Le pilote établit tout de suite les enjeux de cette série au conflit plutôt classique –un ado des quartiers pauvres s'installe dans une communauté cossue et tombe amoureux d'une jolie fille de riches, avec toutes les tensions que cela peut (et va) causer. Mais entre les mains expertes de Josh Schwartz, l'épisode devient une machine irrésistible et bien huilée. Une réplique inoubliable («Welcome to the OC, bitch!»), une excellente bande-son, des personnages incroyablement beaux, des dialogues saillants, et des enjeux émotionnels forts et évidents qu'on a envie de continuer à explorer (est-ce que Ryan va trouver un nouveau toit? Est-ce que Seth va enfin parler à Summer?)... Le pilote de The OC ne réinvente rien, mais il déroule la recette parfaite pour nous faire tomber amoureux ou amoureuses. Et en quarante-cinq minutes, une série culte est née.

Le crush: Josh O'Connor (Prince Charles dans «The Crown»)

On n'aurait jamais imaginé fantasmer sur un mec qui joue le Prince Charles, mais voilà, ses oreilles décollées nous rendent tout chose.

Peak de chaleur: Quand il répète sa pièce de théâtre et qu'il a l'air très intense et torturé.

Le courrier des séries

«Quelles sont les séries que vous ne vous lasserez jamais de revoir?»
– Mimi

Anaïs aura toujours une place dans son cœur pour Sex and the City, la première série qu'elle a vue de bout en bout, celle avec laquelle elle s'est construite à l'adolescence et qu'elle connaît sur le bout des doigts après l'avoir regardée un bon milliard de fois. Elle se détend volontiers avec Gilmore Girls, série parfaite pour les week-ends hivernaux et pas stressante pour un sou. Et pour se replonger dans la plus belle direction artistique de tous les temps et scruter les profondeurs de l'âme humaine, elle se tourne souvent vers Mad Men, une de ses séries préférées.

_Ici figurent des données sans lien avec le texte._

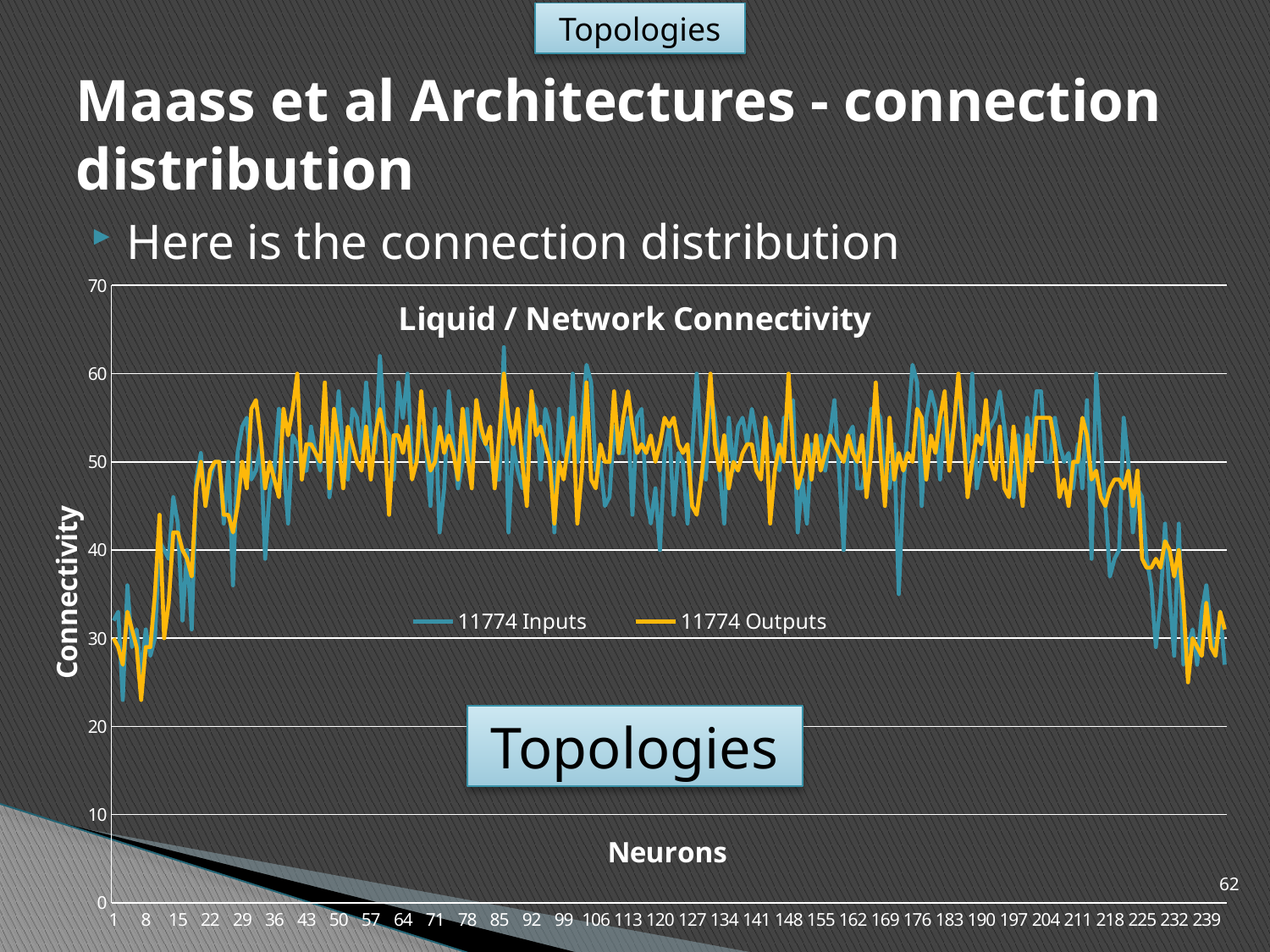
Is the value for 11774 Outputs at neuron 1 greater or less than 40? less What is the title of the chart? Liquid / Network Connectivity What are the two series named in the chart legend? 11774 Inputs and 11774 Outputs What kind of chart is shown on the slide? line chart What is the highest tick value shown on the vertical axis? 70 What is the label of the horizontal axis of the chart? Neurons How many series does the chart legend list? 2 Do the values of 11774 Outputs rise or fall between neuron 1 and neuron 29? rise What is the last label shown on the horizontal axis? 239 What is the label of the vertical axis of the chart? Connectivity Is the value for 11774 Inputs at neuron 239 greater or less than 40? less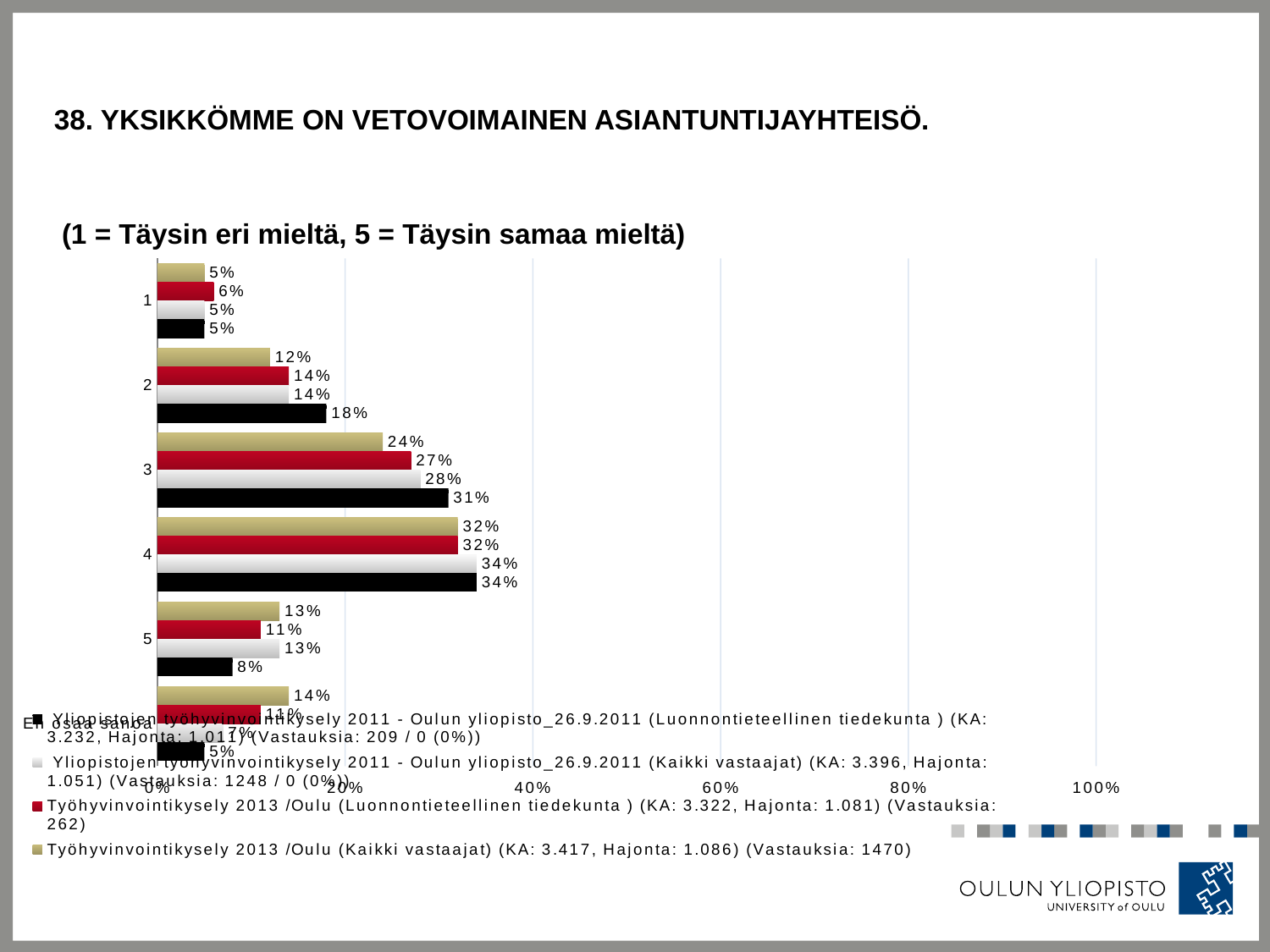
How many series does the legend list? 4 What is the difference between the values for category 3 and category 2 in the series Työhyvinvointikysely 2013 /Oulu (Kaikki vastaajat)? 12% What type of chart is shown on the slide? bar chart What is the value for category 2 in the series Työhyvinvointikysely 2013 /Oulu (Luonnontieteellinen tiedekunta)? 14% Is the value for category 4 in the series Yliopistojen työhyvinvointikysely 2011 - Oulun yliopisto (Kaikki vastaajat) greater or less than 40%? less What is the value for category 4 in the series Työhyvinvointikysely 2013 /Oulu (Kaikki vastaajat)? 32% Which category has the lowest value in the series Yliopistojen työhyvinvointikysely 2011 - Oulun yliopisto (Luonnontieteellinen tiedekunta)? 1 and En osaa sanoa (both 5%) What is the value for 'En osaa sanoa' in the series Työhyvinvointikysely 2013 /Oulu (Kaikki vastaajat)? 14% For category 5, which is larger: the value for Työhyvinvointikysely 2013 /Oulu (Kaikki vastaajat) or the value for Yliopistojen työhyvinvointikysely 2011 - Oulun yliopisto (Luonnontieteellinen tiedekunta)? Työhyvinvointikysely 2013 /Oulu (Kaikki vastaajat) How many categories are shown on the vertical axis of the chart? 6 Which category has the highest value in the series Yliopistojen työhyvinvointikysely 2011 - Oulun yliopisto (Kaikki vastaajat)? 4 What is the value for category 3 in the series Yliopistojen työhyvinvointikysely 2011 - Oulun yliopisto (Luonnontieteellinen tiedekunta)? 31%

Quand Marie a envie de mettre une série en fond sonore sans avoir à trop y prêter attention, elle regarde Friends, qu'elle connaît déjà par cœur. Quand elle veut se replonger dans un univers ultra-réjouissant, elle remate Parks and Rec, surtout les saisons 3 et 4 qu'elle a vues une bonne dizaine de fois. Elle sait qu'elle pourra aussi toujours compter sur Fleabag, qui est peut-être sa série préférée et qu'elle a déjà vue cinq ou six fois en moins d'un an (comment ça Marie est un peu obsessionnelle?). Et puis il y a une mini-série qu'elle revoit presque tous les ans: Band of Brothers, parce qu'elle est à la fois épique et intimiste, et que ses enjeux sont on ne peut plus clairs.

Enfin, et c'est un thème récurrent vous l'aurez remarqué, Marie et Anaïs ont une série en commun qu'elles revoient très souvent, et parfois même ensemble: Buffy contre les vampires!